» Collected data entries:
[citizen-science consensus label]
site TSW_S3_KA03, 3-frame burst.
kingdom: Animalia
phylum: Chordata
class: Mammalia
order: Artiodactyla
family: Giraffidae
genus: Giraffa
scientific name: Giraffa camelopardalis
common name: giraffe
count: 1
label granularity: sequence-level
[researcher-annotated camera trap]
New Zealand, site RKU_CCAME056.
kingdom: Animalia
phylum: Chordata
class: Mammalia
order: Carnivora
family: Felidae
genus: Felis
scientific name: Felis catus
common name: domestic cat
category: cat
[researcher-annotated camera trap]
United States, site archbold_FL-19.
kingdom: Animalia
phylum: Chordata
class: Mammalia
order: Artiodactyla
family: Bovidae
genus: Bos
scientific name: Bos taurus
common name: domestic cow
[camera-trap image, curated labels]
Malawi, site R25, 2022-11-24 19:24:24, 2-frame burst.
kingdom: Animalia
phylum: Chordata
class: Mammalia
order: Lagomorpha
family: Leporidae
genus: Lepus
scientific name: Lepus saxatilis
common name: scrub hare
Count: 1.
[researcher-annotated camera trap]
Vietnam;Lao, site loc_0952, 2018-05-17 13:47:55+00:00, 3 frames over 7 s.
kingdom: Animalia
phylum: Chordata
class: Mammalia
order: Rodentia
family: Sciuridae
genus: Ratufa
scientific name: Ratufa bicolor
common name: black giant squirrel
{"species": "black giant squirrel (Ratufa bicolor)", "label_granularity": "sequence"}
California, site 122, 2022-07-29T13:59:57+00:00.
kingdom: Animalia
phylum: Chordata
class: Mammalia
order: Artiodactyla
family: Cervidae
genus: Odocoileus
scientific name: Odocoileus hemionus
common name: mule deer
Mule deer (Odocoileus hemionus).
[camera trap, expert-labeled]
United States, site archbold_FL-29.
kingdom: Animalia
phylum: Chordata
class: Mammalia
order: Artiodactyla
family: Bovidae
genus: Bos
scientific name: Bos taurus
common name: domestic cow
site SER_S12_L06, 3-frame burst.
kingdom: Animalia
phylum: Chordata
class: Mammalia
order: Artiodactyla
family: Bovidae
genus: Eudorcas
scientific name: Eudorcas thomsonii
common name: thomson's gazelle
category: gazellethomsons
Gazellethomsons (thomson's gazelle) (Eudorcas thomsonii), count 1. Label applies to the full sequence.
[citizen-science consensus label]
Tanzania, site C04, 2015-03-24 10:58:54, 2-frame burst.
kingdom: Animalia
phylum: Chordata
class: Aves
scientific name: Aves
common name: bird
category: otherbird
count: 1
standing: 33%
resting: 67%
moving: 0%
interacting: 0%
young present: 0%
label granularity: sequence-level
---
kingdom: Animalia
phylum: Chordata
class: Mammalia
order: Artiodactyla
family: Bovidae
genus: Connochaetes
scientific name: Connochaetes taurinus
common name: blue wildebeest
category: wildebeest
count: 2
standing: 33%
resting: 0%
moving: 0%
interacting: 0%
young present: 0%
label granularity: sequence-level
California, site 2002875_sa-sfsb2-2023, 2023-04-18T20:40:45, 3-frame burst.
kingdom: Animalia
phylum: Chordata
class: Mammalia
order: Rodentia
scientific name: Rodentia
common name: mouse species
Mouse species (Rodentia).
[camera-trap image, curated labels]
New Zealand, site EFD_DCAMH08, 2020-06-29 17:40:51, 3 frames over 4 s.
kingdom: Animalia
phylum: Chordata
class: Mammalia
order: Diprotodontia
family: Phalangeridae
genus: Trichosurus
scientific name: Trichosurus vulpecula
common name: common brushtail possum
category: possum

» TASK TO CARRY OUT: Look through the data above for the string "States" and copy every line where it appears.

» COMPLETED EXERCISE:
United States, site archbold_FL-19.
United States, site archbold_FL-29.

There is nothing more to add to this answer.